Sorry to self-reply, but I may have found something useful - assuming that my understanding of SimpleNGen and wanderings through .NETMF have lead me in the correct direction.
My understanding of SimpleNGen is that it is generating opcodes for the processor, sticking them into an array, and then moving the IP to the beginning of that array when called. So, I would assume then that what you would need for timing is some sort of delay instruction block which your compiler could generate based on some function call which you compiled away.
I browsed through the .NETMF source (Specifically, starting at the new OneWire implementation - since I knew it required sub ms timings).

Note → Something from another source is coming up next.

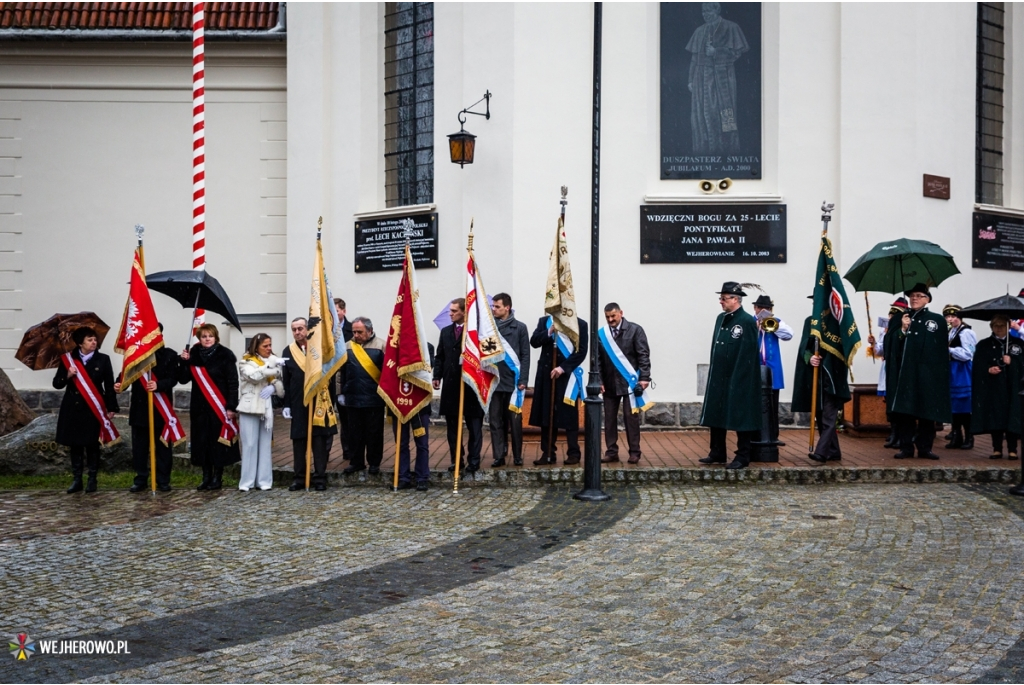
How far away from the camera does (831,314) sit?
1209 centimetres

It made a series of calls (usDelay in the OneWire library), which eventually ended up at AT91_TIME_Driver::Sleep_uSec() in the .NETMF code for the AT91 hardware (I assumed that this is the correct hardware for NetDuino).
This method is in the .NETMF 4.2 codebase at: client_v4_2_comm/DeviceCode/Targets/Native/AT91/DeviceCode/AT91_TIME/AT91_TIME.cpp
The code is here:
void __section(SectionForFlashOperations) AT91_TIME_Driver::Sleep_uSec( UINT32 uSec ) { GLOBAL_LOCK(irq); UINT32 value = AT91_TIMER_Driver::ReadCounter( AT91_TIMER_Driver::c_SystemTimer ); UINT32 maxDiff = CPU_MicrosecondsToTicks( uSec ); // The free-running timer clocks at a constant 3.25 MHz if(maxDiff <= AT91_SLEEP_USEC_FIXED_OVERHEAD_CLOCKS) maxDiff = AT91_SLEEP_USEC_FIXED_OVERHEAD_CLOCKS; else maxDiff -= AT91_SLEEP_USEC_FIXED_OVERHEAD_CLOCKS; while((AT91_TIMER_Driver::ReadCounter( AT91_TIMER_Driver::c_SystemTimer ) - value) <= maxDiff); }
Actually translating this into something directly useful to SimpleNGen is unfortunately beyond my knowledge of this hardware, firmware or memory layout. I am happy to break this into some slightly more useful code, if that is helpful, with things like actual memory addresses and constants instead of names - let me know. This is as far as I could get with notepad and grep on my work machine - pulling this all into an actual IDE will make it easier.
Hope this is generally the right direction!